課題一覧:
#1 「最近のこと」の本文によると、生後四十六日目の赤子の体重はどうなっていたか。
#2 「最近のこと」の本文から、「子が生まれてから、夫とたびた」という語句を含むところで始まり「が大切だと改めて思った最近。」で終わる部分を、一字一句違えずに書き写しなさい。
___ 本文抜粋 ___
最近のこと

いろいろあって気がつけば生後四十六日目。赤子は四キロを超えていた。

 

子が生まれてから、夫とたびたび喧嘩をするようになった。喧嘩というか口論というかささいな衝突というか・・・。大体は育児の疲れによるもので、どちらかに原因があるものではない。互いに気遣いあっているのに、その気遣いが思いとは異なる形で相手に伝わったり気持ちがすれ違ったりすることが、衝突の原因になっている気がする。私は自分の考えや感情を言葉にするのが得意だ。そして相手にも言葉で表現することを求めてしまう。苛立ちを感じている理由を言葉で説明してほしい。感謝の気持ちや反省の気持ちを言葉で表してほしい。そんな態度が、時々夫を追い詰めてしまう。当たり前だけど、表現には言葉以外にも様々ある。言葉ではなく態度や行動で示す人もいれば、そもそも自分の考えや感情を表に出すことが苦手だったり、出したくない人もいる。「週末スノボしてきたら?」「育児ですごく疲れてるし、スキー場混んでるだろうから行けないよ」じゃないんだよ。めちゃくちゃ初歩的だけど、相手の気持ちを想像することが大切だと改めて思った最近。
___ 資料編 ___
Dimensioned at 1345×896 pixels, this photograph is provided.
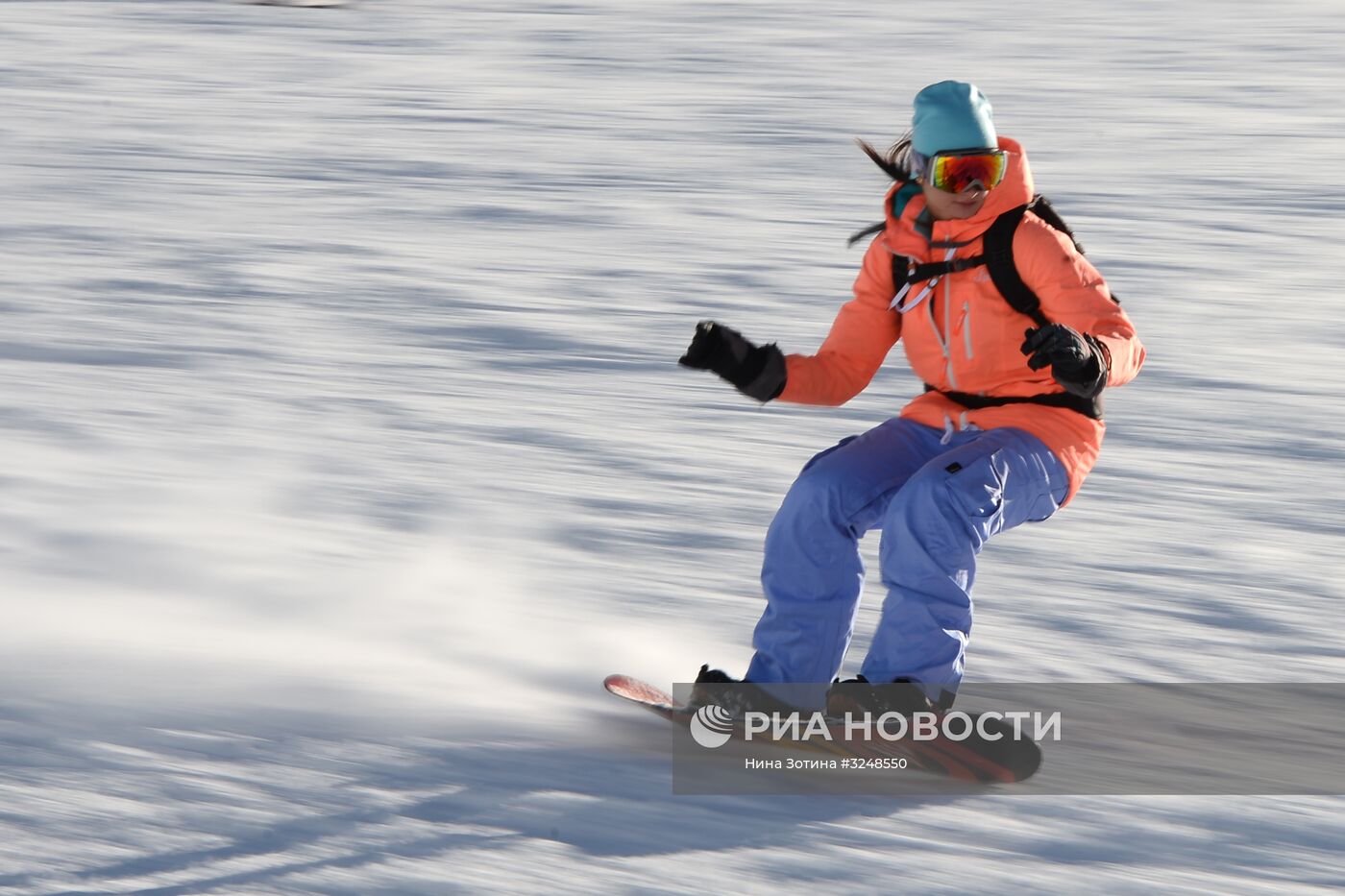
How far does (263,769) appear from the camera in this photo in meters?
2.87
___
課題別解答:
#1 四キロを超えていた。

#2
子が生まれてから、夫とたびたび喧嘩をするようになった。喧嘩というか口論というかささいな衝突というか・・・。大体は育児の疲れによるもので、どちらかに原因があるものではない。互いに気遣いあっているのに、その気遣いが思いとは異なる形で相手に伝わったり気持ちがすれ違ったりすることが、衝突の原因になっている気がする。私は自分の考えや感情を言葉にするのが得意だ。そして相手にも言葉で表現することを求めてしまう。苛立ちを感じている理由を言葉で説明してほしい。感謝の気持ちや反省の気持ちを言葉で表してほしい。そんな態度が、時々夫を追い詰めてしまう。当たり前だけど、表現には言葉以外にも様々ある。言葉ではなく態度や行動で示す人もいれば、そもそも自分の考えや感情を表に出すことが苦手だったり、出したくない人もいる。「週末スノボしてきたら?」「育児ですごく疲れてるし、スキー場混んでるだろうから行けないよ」じゃないんだよ。めちゃくちゃ初歩的だけど、相手の気持ちを想像することが大切だと改めて思った最近。